N° RG 22/01712 - N° Portalis DBZS-W-B7G-WQQT

DEMANDERESSE :

S.E.L.A.S. [8] représentée par Maître [I] [C] es qualité de liquidateur judiciaire de la société [Localité 5] [7] [Adresse 3] [Localité 2] non comparante

DEFENDERESSE :

[12] [Adresse 9] [Localité 1] représentée par Me Maxime DESEURE, avocat au barreau de BETHUNE, substitué à l’audience par Me Gaelle DELALIEUX

COMPOSITION DU TRIBUNAL

Président : Anne-Sophie SIEVERS, Juge Assesseur : Thierry BOCQUET, Assesseur du pôle social collège employeur Assesseur : Valérie GRUNDT, Assesseur pôle social collège salarié

Greffier

Claire AMSTUTZ,

DÉBATS :

A l’audience publique du 18 mars 2025, date à laquelle l’affaire a été mise en délibéré, les parties ont été avisées que le jugement serait rendu le 20 Mai 2025.

EXPOSE DU LITIGE

La société [6] a fait l’objet d’un contrôle comptable d’assiette sociale effectué par l’URSSAF du Nord-Pas-de-[Localité 4] sur les années 2014 à 2016.

Par courrier recommandé du 23 novembre 2017, l’URSSAF a adressé une lettre d’observations à la société [6].
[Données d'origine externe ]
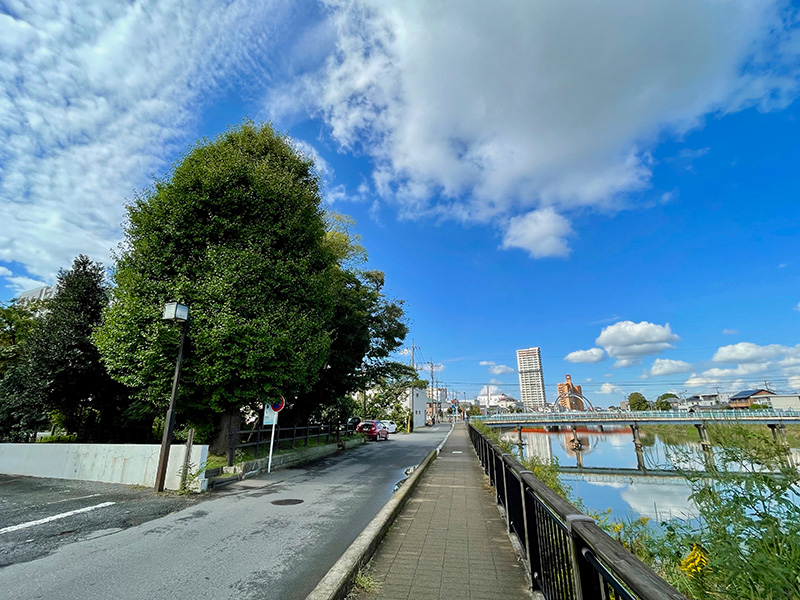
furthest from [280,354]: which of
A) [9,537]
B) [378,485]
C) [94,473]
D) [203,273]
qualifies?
[9,537]

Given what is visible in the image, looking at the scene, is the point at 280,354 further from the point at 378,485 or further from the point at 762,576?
the point at 762,576

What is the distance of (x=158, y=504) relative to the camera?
7535 mm

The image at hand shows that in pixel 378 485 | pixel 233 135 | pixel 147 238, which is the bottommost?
pixel 378 485

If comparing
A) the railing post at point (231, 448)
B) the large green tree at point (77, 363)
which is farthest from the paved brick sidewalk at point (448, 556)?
the large green tree at point (77, 363)

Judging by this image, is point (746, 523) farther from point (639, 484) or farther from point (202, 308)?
point (639, 484)

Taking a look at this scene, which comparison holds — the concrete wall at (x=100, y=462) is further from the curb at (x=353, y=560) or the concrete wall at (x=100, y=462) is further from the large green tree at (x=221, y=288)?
the curb at (x=353, y=560)

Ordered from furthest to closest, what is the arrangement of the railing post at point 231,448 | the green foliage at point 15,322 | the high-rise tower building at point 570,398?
the high-rise tower building at point 570,398
the green foliage at point 15,322
the railing post at point 231,448

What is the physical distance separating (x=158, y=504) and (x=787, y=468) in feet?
30.8

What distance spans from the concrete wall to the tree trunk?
2.63 metres

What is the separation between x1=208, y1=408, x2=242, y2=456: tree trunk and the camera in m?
12.0

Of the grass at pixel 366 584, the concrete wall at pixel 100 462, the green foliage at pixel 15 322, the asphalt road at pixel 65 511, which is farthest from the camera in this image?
the green foliage at pixel 15 322

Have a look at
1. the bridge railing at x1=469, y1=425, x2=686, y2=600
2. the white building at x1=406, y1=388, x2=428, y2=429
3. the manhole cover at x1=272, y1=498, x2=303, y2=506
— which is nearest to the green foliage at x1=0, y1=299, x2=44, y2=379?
the manhole cover at x1=272, y1=498, x2=303, y2=506

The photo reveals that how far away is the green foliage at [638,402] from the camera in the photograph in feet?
293

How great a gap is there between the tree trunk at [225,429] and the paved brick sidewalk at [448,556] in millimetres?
7043
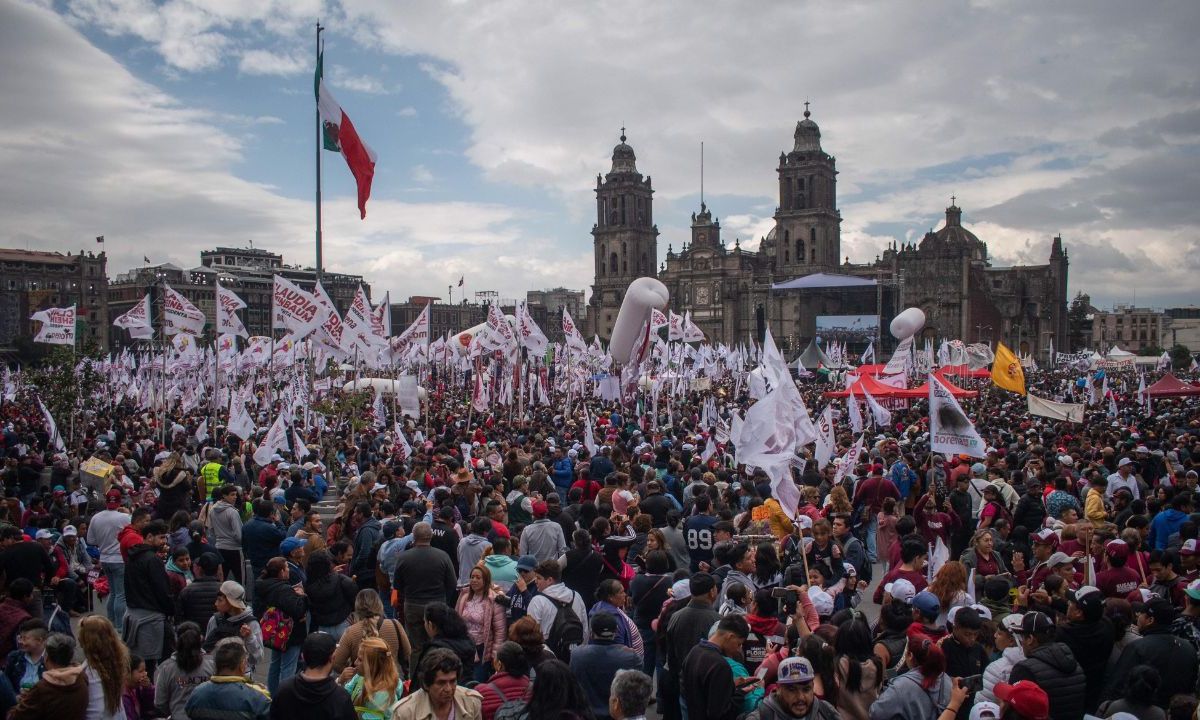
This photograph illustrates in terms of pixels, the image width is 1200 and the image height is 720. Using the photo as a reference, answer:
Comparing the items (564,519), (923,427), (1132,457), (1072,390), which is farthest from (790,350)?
(564,519)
Celle-ci a adressé sa réponse à la lettre d'observations par courrier du 26 janvier 2018.

L’URSSAF a adressé sa réponse à observations par courrier du 22 décembre 2017.
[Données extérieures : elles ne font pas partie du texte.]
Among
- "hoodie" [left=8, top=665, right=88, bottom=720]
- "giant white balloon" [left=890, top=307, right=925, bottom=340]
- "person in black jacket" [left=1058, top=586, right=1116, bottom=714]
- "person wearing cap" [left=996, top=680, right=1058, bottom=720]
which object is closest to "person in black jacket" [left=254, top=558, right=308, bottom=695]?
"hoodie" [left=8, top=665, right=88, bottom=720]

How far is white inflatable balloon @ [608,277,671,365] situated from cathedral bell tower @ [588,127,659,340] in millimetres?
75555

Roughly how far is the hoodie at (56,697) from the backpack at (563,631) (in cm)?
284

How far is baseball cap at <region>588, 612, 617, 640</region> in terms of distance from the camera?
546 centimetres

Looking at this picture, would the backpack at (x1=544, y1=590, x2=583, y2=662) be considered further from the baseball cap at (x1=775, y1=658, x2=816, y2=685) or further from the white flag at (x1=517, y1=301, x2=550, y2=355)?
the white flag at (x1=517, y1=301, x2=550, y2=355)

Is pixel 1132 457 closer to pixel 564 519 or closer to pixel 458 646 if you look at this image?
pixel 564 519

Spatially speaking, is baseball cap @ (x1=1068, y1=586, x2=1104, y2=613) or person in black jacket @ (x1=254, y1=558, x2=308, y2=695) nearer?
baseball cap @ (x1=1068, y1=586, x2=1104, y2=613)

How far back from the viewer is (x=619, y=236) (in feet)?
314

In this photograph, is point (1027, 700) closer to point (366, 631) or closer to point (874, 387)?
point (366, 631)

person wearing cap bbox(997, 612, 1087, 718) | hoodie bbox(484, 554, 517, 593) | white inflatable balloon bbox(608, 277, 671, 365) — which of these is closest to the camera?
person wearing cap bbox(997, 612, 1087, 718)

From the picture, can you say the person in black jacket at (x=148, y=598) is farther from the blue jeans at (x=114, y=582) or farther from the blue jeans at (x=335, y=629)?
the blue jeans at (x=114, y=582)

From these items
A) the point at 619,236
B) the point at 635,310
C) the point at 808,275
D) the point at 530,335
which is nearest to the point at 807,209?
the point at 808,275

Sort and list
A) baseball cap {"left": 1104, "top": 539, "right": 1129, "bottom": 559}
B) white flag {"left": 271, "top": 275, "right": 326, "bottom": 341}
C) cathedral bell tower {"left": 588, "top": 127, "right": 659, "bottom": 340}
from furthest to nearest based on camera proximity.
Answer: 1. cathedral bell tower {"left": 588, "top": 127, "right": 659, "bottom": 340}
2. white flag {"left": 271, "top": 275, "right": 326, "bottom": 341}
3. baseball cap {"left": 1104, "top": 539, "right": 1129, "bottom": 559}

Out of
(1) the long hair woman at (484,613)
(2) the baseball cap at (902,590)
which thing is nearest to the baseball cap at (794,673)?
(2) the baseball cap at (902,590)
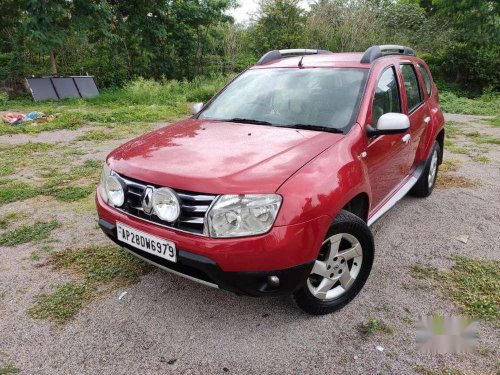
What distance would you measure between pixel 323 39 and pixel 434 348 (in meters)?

Par courrier recommandé du 22 février 2018, l’URSSAF a mis en demeure la société [6] de lui payer la somme de 231 163 euros (soit 196 678 euros de rappel de cotisations et contributions sociales, et 34 485 euros de majorations de retard) dues au titre de années 2014 à 2016.

Par courrier du 18 avril 2018, la société [6] a saisi la commission de recours amiable afin de contester cette mise en demeure.

Par lettre recommandée avec accusé réception expédiée le 10 août 2018, la société [6] a saisi la présente juridiction afin de dire n'y avoir lieu à redressement.

Après une première radiation compte tenu de l'absence du demandeur à l'audience, l'affaire a été réinscrite à la demande de l'URSSAF qui a formé des demandes reconventionnelles.

Par jugement du 22 juillet 2024, la société [6] a été placée en liquidation judiciaire. L'URSSAF a déclaré sa créance et, par acte du 23 octobre 2024, a assigné la SELAS [8] en qualité de liquidateur judiciaire de la société.

Par ordonnance du 16 janvier 2025, la clôture de l'instruction a été ordonnée et l'affaire a été fixée à l'audience du 18 mars 2025, date à laquelle elle a été plaidée en présence des parties dûment représentées.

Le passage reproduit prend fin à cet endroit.